NEW YORK (
) -- Newt Gingrich's tax plan could cut federal yearly revenues by as much as $1.28 trillion or 35% and cut the corporate income tax rate to 12.5% from its current 35% level,
according to a study.
The Tax Policy Center investigation looked at two avenues Gingrich's plan could take, as the study said that the former House speaker hadn't clarified if his tax plan would allow taxpayers to switch between the current tax system and his suggested alternative 15% "flat tax," or if everyone would move to the flat tax system.
"At the corporate level, the Gingrich plan would ... allow full expensing of capital expenditures," the report said. "The plan would not broaden the tax base by eliminating existing tax expenditures or reducing the tax deductibility of interest payments."
Under the current tax structure, the study said Gingrich's tax plan would reduce federal revenues by $850 billion in the 2015 calendar year.

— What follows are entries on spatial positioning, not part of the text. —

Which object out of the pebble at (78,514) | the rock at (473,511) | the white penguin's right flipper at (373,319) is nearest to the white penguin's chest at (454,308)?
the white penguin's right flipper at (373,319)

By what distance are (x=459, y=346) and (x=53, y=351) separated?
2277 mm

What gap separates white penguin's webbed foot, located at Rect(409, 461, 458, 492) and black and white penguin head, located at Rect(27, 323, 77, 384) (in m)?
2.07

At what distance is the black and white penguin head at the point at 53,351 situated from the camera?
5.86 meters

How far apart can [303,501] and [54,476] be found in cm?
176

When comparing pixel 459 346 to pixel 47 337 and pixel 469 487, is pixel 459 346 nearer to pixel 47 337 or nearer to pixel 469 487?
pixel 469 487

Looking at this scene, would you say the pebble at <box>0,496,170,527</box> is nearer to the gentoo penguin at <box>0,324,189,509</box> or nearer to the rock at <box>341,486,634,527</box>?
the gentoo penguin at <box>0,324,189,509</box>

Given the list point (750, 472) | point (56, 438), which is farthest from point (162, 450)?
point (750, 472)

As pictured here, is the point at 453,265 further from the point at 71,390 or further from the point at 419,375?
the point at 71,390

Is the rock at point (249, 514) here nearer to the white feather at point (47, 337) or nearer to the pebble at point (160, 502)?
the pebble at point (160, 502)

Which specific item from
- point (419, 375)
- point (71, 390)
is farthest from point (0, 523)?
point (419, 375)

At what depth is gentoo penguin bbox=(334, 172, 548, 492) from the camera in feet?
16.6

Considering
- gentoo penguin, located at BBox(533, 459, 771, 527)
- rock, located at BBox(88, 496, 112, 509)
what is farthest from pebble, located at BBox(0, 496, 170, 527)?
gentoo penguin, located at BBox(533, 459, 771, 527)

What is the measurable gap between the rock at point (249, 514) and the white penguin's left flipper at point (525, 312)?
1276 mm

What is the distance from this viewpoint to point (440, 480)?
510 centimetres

Under a flat tax system, the study found that revenues would fall $1.25 trillion by 2015. The scenario in which the federal government would lose $1.28 trillion in revenue was an estimate on a static basis.
The study said no one would face a tax increase from the Gingrich plan if they filed tax returns under current policy, so long as the 2001-2010 tax cuts (except for the one-year payroll tax cut) were permanent.
The 15% flat tax option would allow taxpayers to claim a $12,000 exemption for each individual and dependent under Gingrich's plan and it would repeal the alternative minimum tax.